Mitral regurgitation (MR) refers to when the mitral valve closes incompletely during systole, causing blood to flow back from the left ventricle into the left atrium. It’s a common valvular heart disease.

MR can be primary, due to direct involvement of the valve itself or the chorda tendinae, or secondary, due to changes in the dimensions of the left ventricle, making it impossible for the anatomically normal mitral valve to close properly. It can also be either acute or chronic.

In acute MR, increased left ventricular end-diastolic volume causes backward congestion, causing pulmonary congestion or oedema.

In chronic MR, the heart compensates the increased LV end-diastolic volume by eccentric hypertrophy, dilating the chamber. However, over time, this compensatory mechanism leads to myocardial dysfunction and too large chamber, leading to heart failure.

Etiology

Pathophysiology

Mitral regurgitation causes a backward pressure increase to the left atricle and from there to the pulmonary vasculature, which causes the dyspnoea. The lungs respond by increasing pulmonary vascular resistance, which in turn increases the afterload of the right ventricle, which may cause dilation of the right ventricle.

The pressure load on the left atrium may also cause it to dilate, which may trigger atrial fibrillation. AFib may worsen the symptoms as they suddenly lose the atrial contraction needed to fill the left ventricle in diastole.

Clinical features

In acute MR, acute dyspnoea develops. In chronic MR, chronic heart failure develops. In case of acute MR, no murmur is typical, but in chronic MR there’s a holosystolic murmur with a “blowing” characteristic at the site of the apex. This murmur radiates to the left axilla.
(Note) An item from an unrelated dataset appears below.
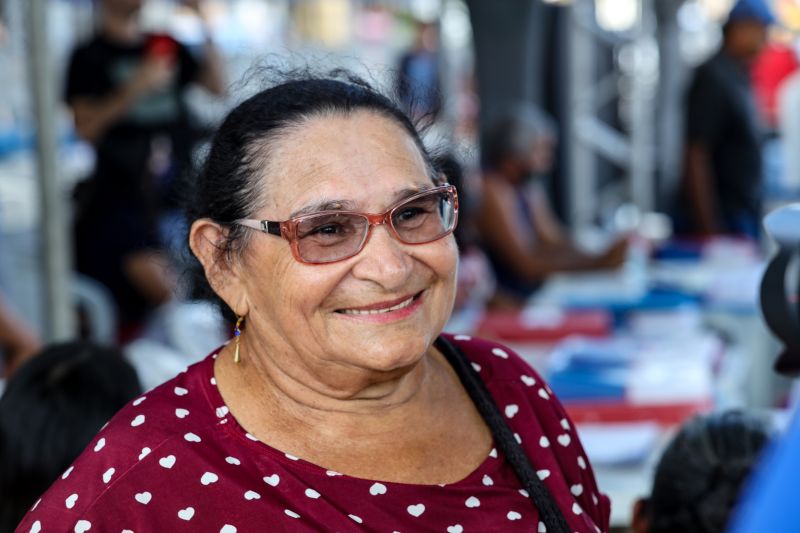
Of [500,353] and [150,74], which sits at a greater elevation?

Atrial fibrillation is common in chronic MR.

Diagnosis and evaluation

Echocardiography allows for assessment of the mitral valve motion during systole, and it can visualise regurgitated blood flow. Coronary angiography can be used to assess the degree of coronary artery disease if valvular surgery is indicated.

Coronary catheterisation used to be the gold standard for evaluation of mitral valve disease, as one can directly measure the pressure in the right heart, left atrium, and pulmonary vasculature, but nowadays echocardiography can estimate these well enough that catheterisation is rarely necessary.

If the left ventricle has dilated, a wide and bifid P-wave may be seen on the ECG.

Treatment

Surgery, either valve repair or replacement, is the definitive treatment for MR. In case of acute primary MR, urgent surgery is indicated. In case of chronic primary MR, surgery is indicated if the LVEF is decreased or the patient is symptomatic. However, if the LVEF is severely decreased (<30%), surgery is not recommended due to high mortality rate and low likelihood of improvement.

While waiting for surgery, pharmacological therapy for heart failure is required, if present. Even if there is no overt heart failure, RAAS inhibitors may decrease peripheral vascular resistance and therefore improve symptoms.